> [WORK INSTRUCTION]: Go through the material below, tally each line containing "atoms", and write the tally alone.

☆ ☆ ☆ ☆

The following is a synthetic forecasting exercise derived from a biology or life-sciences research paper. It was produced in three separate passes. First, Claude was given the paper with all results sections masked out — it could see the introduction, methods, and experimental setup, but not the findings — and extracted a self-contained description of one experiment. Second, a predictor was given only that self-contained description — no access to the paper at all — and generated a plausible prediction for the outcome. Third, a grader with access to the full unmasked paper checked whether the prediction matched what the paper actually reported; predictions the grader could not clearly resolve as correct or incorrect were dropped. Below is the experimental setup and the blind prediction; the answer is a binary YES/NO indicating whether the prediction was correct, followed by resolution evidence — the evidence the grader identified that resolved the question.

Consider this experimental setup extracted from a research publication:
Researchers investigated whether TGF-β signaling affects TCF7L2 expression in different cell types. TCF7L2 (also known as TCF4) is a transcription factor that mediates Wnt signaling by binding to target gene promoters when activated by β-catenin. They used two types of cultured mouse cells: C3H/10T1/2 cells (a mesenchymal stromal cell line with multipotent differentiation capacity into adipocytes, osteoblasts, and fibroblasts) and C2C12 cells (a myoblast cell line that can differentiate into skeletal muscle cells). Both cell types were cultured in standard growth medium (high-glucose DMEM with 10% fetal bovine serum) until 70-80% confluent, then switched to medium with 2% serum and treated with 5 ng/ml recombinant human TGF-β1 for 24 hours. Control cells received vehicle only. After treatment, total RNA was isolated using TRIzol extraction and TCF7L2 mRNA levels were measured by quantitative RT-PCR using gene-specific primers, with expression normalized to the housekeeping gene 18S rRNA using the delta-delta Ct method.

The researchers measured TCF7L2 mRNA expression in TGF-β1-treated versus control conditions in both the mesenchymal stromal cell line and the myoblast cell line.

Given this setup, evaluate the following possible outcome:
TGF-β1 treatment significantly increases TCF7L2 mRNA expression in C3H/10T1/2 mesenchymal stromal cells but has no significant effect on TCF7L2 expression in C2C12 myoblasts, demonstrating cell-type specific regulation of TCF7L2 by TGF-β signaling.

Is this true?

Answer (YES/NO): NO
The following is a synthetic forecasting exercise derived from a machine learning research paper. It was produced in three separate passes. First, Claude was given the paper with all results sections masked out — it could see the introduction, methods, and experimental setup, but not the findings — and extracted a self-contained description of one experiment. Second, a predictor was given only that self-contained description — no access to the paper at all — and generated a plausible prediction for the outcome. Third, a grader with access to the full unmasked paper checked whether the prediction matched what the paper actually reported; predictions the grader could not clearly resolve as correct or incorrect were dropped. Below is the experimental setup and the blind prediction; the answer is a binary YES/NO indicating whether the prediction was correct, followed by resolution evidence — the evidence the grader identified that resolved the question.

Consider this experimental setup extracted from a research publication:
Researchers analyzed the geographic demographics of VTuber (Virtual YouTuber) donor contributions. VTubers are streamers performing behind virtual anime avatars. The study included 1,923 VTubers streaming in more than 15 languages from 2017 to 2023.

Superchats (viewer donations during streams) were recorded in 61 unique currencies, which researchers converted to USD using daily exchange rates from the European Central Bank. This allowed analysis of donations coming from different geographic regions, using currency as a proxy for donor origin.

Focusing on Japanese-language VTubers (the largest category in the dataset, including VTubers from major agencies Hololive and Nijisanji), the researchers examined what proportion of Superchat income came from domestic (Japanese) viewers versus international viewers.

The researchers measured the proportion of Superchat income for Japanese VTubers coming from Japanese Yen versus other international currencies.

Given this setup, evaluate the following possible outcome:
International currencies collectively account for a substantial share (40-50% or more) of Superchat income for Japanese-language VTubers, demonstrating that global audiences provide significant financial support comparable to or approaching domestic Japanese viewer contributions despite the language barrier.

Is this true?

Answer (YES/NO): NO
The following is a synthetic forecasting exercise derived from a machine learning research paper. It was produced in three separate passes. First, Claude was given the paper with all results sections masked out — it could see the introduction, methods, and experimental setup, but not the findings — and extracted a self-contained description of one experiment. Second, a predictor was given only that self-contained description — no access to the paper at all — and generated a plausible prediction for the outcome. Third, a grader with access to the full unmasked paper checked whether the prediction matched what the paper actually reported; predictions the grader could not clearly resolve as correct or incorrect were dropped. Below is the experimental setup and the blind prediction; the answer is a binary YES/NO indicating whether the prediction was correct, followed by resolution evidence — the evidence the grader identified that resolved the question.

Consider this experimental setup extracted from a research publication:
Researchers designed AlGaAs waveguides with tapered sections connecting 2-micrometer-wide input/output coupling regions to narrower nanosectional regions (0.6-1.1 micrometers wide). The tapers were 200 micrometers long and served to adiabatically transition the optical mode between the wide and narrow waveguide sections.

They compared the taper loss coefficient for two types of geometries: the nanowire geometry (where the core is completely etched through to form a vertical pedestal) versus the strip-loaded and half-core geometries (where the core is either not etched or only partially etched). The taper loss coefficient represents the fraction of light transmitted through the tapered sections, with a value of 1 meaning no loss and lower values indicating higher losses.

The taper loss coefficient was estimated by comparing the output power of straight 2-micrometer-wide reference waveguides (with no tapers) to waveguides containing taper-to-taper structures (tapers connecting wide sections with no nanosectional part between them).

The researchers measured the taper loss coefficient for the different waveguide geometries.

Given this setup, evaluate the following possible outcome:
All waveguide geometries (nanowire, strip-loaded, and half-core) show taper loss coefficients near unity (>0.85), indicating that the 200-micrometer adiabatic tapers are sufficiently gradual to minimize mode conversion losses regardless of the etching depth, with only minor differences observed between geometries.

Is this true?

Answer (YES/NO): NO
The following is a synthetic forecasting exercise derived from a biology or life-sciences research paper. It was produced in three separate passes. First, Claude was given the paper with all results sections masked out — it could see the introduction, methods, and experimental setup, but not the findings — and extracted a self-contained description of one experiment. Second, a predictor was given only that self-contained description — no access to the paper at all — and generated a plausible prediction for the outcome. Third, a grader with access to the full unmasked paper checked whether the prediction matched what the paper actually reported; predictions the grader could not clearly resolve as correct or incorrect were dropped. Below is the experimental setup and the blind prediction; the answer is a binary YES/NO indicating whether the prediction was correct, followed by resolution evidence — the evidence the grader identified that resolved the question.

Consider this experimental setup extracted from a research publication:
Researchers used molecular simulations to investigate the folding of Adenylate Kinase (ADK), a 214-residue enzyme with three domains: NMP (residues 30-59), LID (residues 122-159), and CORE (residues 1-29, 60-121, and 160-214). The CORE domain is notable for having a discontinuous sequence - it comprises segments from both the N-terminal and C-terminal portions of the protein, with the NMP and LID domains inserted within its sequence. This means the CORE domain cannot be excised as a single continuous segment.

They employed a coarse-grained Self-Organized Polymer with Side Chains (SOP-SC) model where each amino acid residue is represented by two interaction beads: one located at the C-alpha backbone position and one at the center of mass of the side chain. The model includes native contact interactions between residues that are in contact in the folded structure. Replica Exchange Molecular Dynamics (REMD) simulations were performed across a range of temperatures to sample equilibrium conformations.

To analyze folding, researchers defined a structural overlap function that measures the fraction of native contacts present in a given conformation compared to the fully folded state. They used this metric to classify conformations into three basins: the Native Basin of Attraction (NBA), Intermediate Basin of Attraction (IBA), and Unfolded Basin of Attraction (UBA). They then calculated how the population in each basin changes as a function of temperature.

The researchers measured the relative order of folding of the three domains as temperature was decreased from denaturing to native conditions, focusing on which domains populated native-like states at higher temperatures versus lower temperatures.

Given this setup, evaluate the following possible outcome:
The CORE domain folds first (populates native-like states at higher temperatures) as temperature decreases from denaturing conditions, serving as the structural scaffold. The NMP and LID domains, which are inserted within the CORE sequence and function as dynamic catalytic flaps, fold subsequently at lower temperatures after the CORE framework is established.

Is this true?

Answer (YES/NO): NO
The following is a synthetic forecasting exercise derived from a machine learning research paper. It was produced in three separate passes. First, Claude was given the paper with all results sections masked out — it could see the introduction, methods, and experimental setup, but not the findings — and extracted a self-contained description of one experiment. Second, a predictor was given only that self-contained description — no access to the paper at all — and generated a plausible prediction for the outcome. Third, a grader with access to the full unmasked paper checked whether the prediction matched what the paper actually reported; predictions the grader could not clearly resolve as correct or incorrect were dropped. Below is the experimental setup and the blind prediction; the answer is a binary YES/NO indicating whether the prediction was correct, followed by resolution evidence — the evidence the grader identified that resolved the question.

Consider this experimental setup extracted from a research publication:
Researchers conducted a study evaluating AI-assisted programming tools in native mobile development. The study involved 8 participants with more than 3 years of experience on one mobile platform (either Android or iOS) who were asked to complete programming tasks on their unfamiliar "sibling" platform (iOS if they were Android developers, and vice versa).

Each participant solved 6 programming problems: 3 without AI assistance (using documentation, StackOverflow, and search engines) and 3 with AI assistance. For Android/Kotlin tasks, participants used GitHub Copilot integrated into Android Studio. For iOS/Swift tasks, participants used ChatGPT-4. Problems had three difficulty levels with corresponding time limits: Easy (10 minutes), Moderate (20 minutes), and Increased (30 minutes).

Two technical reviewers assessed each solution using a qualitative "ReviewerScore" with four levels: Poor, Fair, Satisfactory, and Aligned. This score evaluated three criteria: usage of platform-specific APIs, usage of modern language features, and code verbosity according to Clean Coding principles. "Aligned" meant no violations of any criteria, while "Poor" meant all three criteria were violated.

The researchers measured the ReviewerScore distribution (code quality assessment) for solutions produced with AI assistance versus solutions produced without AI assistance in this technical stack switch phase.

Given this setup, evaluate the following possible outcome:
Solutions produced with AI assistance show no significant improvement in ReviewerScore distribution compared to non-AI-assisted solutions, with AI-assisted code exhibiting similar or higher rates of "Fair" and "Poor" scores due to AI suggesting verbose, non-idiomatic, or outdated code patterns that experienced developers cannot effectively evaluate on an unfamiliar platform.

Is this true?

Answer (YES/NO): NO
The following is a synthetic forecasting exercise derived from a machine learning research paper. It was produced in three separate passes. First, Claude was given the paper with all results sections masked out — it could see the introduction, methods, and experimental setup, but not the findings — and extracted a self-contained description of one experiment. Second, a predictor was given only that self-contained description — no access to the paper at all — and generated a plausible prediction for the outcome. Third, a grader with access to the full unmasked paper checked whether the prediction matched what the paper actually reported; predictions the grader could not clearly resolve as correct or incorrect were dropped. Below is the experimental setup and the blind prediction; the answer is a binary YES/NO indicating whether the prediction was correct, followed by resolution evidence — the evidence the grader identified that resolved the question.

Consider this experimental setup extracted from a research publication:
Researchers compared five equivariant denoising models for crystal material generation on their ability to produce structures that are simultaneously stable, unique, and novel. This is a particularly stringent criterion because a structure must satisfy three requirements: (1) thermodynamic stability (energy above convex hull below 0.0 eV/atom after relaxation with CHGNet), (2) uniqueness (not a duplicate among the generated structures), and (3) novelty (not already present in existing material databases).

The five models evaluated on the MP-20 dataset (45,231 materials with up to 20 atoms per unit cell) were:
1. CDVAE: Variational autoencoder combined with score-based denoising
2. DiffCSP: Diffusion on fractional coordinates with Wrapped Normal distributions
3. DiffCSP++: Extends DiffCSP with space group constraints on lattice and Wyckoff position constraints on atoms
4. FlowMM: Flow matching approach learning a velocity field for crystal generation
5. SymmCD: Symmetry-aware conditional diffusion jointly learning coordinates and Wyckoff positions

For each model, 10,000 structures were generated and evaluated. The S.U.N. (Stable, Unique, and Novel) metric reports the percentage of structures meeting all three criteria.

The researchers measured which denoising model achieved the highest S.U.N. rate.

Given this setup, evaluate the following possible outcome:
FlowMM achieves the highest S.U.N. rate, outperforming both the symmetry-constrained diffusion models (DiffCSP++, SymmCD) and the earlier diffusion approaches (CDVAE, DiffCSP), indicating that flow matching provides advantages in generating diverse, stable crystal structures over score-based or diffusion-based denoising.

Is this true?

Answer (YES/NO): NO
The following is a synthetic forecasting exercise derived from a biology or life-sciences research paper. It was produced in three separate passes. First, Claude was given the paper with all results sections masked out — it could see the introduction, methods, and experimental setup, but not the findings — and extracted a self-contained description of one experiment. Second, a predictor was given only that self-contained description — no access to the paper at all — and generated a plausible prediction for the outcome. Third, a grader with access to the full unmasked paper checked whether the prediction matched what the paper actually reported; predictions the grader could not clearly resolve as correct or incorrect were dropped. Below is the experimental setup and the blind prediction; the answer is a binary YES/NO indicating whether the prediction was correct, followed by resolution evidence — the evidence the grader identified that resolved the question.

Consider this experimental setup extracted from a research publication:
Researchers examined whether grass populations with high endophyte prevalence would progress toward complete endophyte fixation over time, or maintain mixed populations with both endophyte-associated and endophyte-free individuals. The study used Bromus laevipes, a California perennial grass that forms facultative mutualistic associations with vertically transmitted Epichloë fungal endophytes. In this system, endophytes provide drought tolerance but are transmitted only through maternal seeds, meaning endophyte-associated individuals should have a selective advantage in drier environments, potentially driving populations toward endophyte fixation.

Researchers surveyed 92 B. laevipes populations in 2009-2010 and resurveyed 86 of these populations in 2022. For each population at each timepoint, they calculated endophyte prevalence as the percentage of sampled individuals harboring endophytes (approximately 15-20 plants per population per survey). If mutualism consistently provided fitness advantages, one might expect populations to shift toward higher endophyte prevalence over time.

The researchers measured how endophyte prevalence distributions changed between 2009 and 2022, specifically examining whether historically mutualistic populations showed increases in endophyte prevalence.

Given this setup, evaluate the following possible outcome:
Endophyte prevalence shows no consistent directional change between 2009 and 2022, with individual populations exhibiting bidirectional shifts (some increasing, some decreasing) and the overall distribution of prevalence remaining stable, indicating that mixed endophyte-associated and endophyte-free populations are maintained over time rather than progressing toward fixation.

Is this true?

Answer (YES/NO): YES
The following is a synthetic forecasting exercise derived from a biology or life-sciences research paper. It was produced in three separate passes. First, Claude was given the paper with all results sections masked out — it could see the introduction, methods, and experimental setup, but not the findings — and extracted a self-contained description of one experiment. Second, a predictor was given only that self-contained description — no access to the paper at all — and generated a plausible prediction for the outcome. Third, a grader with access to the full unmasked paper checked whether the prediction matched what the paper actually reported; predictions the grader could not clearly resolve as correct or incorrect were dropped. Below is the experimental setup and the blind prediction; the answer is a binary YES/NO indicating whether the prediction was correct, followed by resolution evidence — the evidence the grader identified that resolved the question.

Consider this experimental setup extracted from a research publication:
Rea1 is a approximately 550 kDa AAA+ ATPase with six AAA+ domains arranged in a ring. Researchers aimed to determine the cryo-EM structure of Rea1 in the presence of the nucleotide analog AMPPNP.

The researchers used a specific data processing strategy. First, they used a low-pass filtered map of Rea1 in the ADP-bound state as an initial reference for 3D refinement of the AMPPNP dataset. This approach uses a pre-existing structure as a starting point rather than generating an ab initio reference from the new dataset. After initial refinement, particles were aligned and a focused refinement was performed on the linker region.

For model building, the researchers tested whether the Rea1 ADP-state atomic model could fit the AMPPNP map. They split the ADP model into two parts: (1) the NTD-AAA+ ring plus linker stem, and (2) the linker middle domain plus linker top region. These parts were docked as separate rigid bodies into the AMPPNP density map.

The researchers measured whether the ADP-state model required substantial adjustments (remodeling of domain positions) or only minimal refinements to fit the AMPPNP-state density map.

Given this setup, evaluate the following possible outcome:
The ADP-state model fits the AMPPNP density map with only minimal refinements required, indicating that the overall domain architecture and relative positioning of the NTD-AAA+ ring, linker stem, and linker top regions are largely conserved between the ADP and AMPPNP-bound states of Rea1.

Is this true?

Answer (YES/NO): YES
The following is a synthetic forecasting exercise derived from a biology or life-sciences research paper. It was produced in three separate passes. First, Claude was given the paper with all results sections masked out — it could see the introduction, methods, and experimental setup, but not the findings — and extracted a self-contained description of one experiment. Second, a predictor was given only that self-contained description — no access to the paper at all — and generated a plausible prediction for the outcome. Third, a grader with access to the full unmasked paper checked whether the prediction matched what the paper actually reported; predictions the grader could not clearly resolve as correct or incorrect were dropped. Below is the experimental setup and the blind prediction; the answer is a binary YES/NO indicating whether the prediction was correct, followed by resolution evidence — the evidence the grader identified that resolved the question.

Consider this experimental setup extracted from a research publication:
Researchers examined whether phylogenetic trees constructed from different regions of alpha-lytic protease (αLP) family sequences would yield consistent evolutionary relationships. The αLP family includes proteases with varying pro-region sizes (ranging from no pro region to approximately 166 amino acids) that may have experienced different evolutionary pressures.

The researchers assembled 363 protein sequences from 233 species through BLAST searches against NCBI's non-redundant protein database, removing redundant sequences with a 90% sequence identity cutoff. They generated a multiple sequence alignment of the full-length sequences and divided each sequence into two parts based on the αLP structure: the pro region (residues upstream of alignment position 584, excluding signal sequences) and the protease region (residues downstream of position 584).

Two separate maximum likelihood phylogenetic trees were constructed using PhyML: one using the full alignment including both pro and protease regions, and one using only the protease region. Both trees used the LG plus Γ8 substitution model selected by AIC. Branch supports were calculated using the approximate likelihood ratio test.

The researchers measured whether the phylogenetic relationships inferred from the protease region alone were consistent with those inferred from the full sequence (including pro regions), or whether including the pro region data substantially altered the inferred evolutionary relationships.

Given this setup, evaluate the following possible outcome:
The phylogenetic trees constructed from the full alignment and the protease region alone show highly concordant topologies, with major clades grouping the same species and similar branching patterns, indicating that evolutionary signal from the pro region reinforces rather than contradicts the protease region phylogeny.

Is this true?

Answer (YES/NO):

☆ ☆ ☆ ☆

> [TASK RESULT]: 2